Prepare new goals or service proposals. If you believe your child needs an additional service, a higher frequency of an existing service, or different goals, draft a proposal. Specific requests are harder to deflect than general concerns.
Know your dispute options in advance. If the meeting ends without agreement on key issues, you need to know what to do next. A State Complaint is appropriate for procedural failures or implementation violations. Mediation or due process is appropriate for substantive disagreements about what constitutes an appropriate program. The Nebraska IEP & 504 Advocacy Playbook maps out the decision tree between these options.
What Happens If You Don't Agree with the Annual IEP
If the IEP team reaches agreement on everything — goals, services, placement — the document is finalized and implementation begins.
If you disagree with a specific proposal — a change in services, a change in placement, a denial of your requested addition — the district must provide Prior Written Notice before implementing the change. That notice must include the reasons for the decision, the alternatives considered, and the evaluation data relied on. Insisting on a Prior Written Notice for any denial you don't accept is one of the most effective tools in the IEP process.

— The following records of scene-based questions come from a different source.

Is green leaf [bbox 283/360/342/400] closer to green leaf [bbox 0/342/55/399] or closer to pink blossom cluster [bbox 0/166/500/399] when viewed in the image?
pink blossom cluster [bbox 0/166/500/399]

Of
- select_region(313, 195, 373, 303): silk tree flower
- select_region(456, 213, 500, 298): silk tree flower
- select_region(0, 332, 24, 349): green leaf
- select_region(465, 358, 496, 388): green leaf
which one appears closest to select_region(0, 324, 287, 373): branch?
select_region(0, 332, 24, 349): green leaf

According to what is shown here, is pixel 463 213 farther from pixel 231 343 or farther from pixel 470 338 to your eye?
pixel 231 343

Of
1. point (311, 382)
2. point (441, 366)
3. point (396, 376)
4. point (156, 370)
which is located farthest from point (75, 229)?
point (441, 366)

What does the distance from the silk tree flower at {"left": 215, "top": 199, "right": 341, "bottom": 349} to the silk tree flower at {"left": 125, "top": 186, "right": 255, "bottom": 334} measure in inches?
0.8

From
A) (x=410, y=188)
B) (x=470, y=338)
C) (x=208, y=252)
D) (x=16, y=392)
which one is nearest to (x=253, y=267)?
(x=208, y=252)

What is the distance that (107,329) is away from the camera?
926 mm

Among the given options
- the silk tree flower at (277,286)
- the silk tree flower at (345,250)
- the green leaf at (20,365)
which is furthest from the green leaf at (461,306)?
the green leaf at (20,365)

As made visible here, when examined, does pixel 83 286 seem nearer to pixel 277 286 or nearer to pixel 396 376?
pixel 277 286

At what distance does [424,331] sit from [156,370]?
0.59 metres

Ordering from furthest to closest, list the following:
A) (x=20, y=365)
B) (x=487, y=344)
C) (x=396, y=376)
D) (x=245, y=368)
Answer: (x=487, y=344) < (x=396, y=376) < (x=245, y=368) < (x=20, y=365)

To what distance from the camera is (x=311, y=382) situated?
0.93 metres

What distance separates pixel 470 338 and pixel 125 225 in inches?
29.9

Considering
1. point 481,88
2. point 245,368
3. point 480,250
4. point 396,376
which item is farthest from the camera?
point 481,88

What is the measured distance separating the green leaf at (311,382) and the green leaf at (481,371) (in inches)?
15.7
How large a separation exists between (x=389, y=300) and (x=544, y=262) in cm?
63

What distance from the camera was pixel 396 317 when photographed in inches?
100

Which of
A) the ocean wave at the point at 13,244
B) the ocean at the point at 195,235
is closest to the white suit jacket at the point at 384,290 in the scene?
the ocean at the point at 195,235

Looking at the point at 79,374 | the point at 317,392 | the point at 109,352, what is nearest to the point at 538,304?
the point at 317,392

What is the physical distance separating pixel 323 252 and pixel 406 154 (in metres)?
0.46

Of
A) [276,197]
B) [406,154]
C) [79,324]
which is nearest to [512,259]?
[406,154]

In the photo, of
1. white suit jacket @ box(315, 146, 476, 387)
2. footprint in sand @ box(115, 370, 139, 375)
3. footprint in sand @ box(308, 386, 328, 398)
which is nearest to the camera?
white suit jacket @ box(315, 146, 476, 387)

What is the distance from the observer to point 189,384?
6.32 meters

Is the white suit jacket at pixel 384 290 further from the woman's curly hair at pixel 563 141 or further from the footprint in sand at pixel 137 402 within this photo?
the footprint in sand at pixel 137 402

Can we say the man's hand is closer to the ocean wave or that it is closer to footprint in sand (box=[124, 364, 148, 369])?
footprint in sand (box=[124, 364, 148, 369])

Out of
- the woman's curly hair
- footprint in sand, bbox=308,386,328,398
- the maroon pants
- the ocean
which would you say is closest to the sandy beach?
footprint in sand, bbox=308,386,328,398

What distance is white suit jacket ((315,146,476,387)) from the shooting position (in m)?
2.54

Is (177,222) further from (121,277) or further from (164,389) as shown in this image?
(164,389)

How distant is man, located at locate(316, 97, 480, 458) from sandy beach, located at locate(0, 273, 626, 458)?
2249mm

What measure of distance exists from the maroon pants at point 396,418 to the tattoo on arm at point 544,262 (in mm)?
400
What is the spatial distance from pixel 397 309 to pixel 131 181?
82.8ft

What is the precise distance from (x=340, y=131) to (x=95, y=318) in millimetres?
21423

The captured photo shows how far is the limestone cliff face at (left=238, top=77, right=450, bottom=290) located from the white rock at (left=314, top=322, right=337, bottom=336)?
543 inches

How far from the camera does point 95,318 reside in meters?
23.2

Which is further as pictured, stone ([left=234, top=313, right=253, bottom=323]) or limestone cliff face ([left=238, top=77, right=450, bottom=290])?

You can also request mediation to resolve disagreements before they escalate to due process. Mediation involves a neutral state-appointed mediator and is voluntary — both parties must agree. If successful, the agreement is legally binding.
Your child's annual review is not a formality. It is the primary mechanism for ensuring the IEP remains appropriate. Arriving prepared, with data, written concerns, and a clear picture of what you want, transforms the meeting from something that happens to you into something you shape.